As far as baseball goes, its just old school mentality. Coaches don't know any different and people who think otherwise are afraid to speak up. I remember playing little league baseball in Canada. We had games 2 times a weak from April to June. It didn't last all year unless you made the All Star team (Like me), but even then we only practiced for 2 hours 2-3 times a week. Not this 2-4 hour stuff every day. No one injured their elbow unless they were throwing curve balls at too young an age. I do remember some yelling and screaming from some coaches which was why I quit, but it was fun playing little league when you had a coach that was chill.

2 ( +2 / -0 )

3) Stop the long-distance road runs. No baseball player ever has to jog at a steady pace for 30 minutes. They need short, explosive bursts of about 30 meters, and never over 120 meters.

I agree. There is no science that suggests baseball players need to be able to run a half marathon. I see it all the time though. Fastest long distance runner at my school just happens to play baseball too. But is he fast at baseball? I don't think so. He's a pitcher and could use a bit of weight and muscle.

1 ( +1 / -0 )

tooheysnew

Playing & training any sport every day of your school years is Total overkill.

In Australia, we played football in the winter, & cricket in the summer. Of course there were many other sports to choose from as well - golf, tennis, hockey etc.

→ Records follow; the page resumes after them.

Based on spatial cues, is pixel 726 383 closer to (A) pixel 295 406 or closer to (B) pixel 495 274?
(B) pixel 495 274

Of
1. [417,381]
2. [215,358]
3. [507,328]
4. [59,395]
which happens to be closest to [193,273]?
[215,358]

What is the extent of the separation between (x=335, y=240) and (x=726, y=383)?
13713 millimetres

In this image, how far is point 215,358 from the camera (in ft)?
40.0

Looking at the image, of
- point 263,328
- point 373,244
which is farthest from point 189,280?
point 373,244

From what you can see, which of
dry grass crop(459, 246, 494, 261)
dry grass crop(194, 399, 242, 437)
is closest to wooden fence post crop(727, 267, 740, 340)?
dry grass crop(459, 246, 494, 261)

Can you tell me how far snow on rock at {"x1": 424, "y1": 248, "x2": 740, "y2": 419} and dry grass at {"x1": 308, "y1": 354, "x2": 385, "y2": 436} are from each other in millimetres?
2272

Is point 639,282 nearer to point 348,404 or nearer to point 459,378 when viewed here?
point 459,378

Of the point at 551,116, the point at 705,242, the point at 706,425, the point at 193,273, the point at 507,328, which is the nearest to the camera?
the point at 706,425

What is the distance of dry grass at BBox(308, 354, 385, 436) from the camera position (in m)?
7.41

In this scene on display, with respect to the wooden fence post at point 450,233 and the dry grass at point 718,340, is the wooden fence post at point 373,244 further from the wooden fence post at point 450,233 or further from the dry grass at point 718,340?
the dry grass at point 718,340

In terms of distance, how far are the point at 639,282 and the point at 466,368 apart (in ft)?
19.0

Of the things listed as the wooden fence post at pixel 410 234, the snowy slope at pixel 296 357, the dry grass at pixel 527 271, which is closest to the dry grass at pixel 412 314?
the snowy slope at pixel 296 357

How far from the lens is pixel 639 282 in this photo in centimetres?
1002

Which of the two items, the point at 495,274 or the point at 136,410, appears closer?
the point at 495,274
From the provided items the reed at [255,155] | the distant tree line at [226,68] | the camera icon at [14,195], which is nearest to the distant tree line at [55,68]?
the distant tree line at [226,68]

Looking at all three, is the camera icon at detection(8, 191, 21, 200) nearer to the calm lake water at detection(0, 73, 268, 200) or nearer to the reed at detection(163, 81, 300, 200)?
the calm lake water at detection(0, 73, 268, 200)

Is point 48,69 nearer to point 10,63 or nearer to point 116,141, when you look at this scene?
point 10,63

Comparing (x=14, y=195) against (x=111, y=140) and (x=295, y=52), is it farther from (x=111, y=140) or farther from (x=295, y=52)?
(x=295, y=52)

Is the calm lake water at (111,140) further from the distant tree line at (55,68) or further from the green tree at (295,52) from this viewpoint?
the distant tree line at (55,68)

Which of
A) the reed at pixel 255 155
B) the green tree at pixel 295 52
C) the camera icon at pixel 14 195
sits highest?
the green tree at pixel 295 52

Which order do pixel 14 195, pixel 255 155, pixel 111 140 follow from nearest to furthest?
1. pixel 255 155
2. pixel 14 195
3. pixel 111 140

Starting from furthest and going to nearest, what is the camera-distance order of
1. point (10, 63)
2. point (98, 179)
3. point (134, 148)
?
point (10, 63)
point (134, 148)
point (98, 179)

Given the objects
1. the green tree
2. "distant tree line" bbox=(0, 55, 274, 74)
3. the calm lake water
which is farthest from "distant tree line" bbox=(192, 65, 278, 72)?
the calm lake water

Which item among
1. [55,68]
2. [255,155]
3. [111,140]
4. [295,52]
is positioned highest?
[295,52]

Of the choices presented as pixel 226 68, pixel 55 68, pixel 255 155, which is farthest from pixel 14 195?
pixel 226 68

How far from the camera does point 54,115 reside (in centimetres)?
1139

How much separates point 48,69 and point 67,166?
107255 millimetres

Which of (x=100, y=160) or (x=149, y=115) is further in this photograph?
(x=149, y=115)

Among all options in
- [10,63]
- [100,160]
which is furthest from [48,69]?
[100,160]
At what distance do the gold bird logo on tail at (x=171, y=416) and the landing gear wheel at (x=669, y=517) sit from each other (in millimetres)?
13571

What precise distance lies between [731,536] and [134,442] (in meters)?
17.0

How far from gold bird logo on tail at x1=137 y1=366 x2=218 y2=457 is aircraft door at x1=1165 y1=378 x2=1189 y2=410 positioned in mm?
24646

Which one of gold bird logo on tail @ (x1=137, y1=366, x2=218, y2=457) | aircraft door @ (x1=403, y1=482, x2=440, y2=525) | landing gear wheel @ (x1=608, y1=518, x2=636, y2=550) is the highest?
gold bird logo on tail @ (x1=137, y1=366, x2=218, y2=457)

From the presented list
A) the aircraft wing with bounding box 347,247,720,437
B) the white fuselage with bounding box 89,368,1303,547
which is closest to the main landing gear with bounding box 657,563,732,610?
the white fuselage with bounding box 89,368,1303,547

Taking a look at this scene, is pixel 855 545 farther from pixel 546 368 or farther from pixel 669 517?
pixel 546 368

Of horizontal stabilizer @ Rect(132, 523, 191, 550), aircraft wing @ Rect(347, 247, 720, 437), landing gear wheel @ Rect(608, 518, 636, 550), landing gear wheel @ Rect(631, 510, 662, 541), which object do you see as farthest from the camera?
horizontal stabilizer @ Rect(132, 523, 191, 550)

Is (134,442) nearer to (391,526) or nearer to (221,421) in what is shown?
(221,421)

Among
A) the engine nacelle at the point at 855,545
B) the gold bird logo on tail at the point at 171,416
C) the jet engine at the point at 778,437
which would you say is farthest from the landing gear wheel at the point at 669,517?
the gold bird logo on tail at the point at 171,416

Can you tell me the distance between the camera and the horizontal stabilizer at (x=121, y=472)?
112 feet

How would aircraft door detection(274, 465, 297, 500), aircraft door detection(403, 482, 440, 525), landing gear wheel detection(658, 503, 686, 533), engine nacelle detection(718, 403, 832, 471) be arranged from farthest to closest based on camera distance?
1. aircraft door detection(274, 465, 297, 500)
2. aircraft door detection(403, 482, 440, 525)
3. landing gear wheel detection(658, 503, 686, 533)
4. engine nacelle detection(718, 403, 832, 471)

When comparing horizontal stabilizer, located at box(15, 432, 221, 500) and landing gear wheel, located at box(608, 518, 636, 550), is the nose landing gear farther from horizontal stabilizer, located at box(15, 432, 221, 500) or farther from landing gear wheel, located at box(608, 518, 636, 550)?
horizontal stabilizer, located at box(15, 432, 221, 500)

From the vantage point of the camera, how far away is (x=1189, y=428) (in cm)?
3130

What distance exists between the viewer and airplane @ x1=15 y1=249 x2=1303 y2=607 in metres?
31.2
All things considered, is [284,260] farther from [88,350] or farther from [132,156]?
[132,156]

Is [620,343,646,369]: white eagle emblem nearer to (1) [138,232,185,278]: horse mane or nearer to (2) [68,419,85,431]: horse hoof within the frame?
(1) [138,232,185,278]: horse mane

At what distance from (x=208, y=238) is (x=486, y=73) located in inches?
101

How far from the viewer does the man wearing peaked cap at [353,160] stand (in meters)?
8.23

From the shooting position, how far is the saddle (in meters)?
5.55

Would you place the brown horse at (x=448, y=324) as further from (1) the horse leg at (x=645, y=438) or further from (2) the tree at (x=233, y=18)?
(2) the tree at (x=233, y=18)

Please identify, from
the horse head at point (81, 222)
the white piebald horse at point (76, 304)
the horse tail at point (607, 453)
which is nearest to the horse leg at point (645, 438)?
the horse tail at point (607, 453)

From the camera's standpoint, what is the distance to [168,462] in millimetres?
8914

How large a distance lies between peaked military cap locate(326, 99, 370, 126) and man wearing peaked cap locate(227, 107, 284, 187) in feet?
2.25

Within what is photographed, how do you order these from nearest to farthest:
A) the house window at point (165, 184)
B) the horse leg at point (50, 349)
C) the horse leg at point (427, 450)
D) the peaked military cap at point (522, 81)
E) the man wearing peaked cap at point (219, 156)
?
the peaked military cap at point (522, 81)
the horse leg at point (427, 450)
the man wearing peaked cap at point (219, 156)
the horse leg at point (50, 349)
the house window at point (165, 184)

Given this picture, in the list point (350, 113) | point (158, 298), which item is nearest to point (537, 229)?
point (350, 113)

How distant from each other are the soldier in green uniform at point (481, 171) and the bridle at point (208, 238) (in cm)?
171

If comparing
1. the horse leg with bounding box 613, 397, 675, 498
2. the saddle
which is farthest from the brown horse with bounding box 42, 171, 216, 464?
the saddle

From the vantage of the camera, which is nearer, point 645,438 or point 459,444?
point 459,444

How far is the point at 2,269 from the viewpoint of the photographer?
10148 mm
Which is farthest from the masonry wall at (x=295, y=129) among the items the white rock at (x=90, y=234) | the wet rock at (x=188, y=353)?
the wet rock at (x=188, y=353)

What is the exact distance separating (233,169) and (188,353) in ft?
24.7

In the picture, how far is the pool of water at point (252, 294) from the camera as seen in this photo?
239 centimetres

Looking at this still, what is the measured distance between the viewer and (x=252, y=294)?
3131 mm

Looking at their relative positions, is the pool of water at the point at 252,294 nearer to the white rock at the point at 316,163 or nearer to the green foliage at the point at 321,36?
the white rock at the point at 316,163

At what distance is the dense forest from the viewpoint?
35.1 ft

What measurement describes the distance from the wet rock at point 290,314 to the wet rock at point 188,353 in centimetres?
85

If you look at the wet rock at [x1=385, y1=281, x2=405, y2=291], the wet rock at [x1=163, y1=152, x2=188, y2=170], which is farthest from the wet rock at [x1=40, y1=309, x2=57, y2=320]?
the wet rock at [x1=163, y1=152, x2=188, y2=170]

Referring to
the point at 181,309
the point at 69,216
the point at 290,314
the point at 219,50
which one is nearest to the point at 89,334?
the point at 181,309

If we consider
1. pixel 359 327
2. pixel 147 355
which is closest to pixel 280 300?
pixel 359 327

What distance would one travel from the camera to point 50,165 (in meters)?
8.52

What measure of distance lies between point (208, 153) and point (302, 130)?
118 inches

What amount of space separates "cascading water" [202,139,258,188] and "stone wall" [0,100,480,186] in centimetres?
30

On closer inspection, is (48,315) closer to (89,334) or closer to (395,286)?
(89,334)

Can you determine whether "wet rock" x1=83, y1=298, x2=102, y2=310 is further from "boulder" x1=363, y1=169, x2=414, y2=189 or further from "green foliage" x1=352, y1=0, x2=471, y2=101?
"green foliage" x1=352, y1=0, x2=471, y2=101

Maybe 30 years ago. Most kids are focused primarily on one sport in Australia. "Every day" is a rarity... tho' 5-6 days a week is pretty common (if you're including games).

Still... that's not the issue. The issue should be the type of training they get, including the behavior of coaches. That's far more problematic.

I do applaud the notion the V.Lux squad has - playing sport, for any reason, is good. Including "merely" for fun. If it ceases to be fun... why do it at all?

0 ( +0 / -0 )

The actual discussing of reform holds the same status as actually carrying out reform in Japan. As such reform is discussed in Japan, but never implemented. More discussion is needed though to ascertain the veracity of these statements.